Since Monday, Michael's down about 5 lbs, and I'm down about 1 lb. Not a lot for me, but these days, I take pretty much anything as good. The secret of the moment? Trying really hard to focus on smaller portion sizes, less fatty meat, and so on. So far, so good. Monday we had curry with shirataki noodes, and both of us only ate about half (the dog was happy!). Yesterday I made a vat of low-carb fish chowder and we had a couple of cups for dinner. I'm thinking salmon and salad tonight; we've been a little light on the vegetables. We've had big omelets mid-morning instead of a real breakfast; this has been pretty good, plus a little nibbling on ham or whatever. Only problem was a big blood sugar dip for Michael yesterday afternoon that didn't really seem to even itself out until we had some slightly sugary fruit after dinner. It's necessary, I think, that he eat some kind of fruit... or something anyway... mid afternoon, or everything dips too much.
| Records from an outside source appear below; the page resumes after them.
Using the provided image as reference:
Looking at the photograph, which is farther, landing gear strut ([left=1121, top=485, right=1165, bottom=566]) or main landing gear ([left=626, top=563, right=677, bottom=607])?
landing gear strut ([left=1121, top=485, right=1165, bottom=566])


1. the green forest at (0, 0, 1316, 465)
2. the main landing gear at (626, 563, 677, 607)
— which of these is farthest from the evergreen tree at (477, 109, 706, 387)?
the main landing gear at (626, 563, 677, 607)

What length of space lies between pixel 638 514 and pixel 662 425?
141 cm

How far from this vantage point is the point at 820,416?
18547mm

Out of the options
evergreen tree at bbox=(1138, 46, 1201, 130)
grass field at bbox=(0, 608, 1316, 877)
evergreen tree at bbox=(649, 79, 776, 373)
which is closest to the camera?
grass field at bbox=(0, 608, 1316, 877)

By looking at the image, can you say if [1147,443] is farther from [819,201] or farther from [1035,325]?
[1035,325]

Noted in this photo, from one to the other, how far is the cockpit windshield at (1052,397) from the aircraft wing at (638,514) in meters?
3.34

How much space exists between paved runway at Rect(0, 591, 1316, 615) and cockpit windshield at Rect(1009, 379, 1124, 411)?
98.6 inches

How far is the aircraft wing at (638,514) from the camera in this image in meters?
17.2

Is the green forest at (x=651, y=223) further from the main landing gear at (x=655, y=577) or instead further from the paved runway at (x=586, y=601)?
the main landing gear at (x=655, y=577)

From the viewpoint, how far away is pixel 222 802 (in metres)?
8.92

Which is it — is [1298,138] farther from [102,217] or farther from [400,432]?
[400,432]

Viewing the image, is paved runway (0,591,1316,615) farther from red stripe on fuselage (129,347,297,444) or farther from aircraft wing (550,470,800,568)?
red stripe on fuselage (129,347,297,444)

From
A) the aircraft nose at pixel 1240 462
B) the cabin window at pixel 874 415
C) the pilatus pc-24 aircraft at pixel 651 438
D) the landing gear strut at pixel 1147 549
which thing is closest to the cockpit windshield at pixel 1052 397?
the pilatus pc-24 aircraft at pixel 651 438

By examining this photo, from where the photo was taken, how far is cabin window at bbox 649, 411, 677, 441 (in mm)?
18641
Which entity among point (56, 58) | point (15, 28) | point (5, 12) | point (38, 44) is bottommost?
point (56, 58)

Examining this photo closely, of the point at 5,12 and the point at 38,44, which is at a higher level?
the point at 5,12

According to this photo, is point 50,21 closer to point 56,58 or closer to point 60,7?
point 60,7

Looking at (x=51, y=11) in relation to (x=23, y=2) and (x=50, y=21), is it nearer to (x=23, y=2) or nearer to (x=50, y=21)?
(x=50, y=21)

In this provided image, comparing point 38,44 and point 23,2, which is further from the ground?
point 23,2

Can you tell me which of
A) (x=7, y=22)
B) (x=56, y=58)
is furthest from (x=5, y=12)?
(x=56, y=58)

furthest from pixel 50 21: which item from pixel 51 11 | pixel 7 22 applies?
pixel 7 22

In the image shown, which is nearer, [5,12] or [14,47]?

But that magic 500 milestone is not so far away for him, and that would be such a boost for both of us. He's been very low lately, back pain, leg pain that I think is turning out to be an ITB problem... usually associated with runners and people doing squats, but at his weight, every time he gets up, it's like doing too many squats. And the main remedy is just rest, and that's the thing he does worst. It's been a terribly discouraging few months for him; one minor injury after another, and none of them are really minor for him. It wears us both down. Every time things get better, there's another setback.
I am so determined that after this leg gets better, we are going to work like hell to strengthen his leg muscles somehow, so this kind of thing doesn't keep happening. I know that the real answer is "lose weight"... but that's what we're trying like hell to do. There have to be things to do in the meantime, until they figure out how you can lose hundreds of pound overnight. I just wish we could find a doctor or a physical therapist who could really help, but as I've said before, it's just about impossible, I think. With this kind of weight problems, all they want to do is push you into surgery or shuffle you out of the way. It's heartbreaking.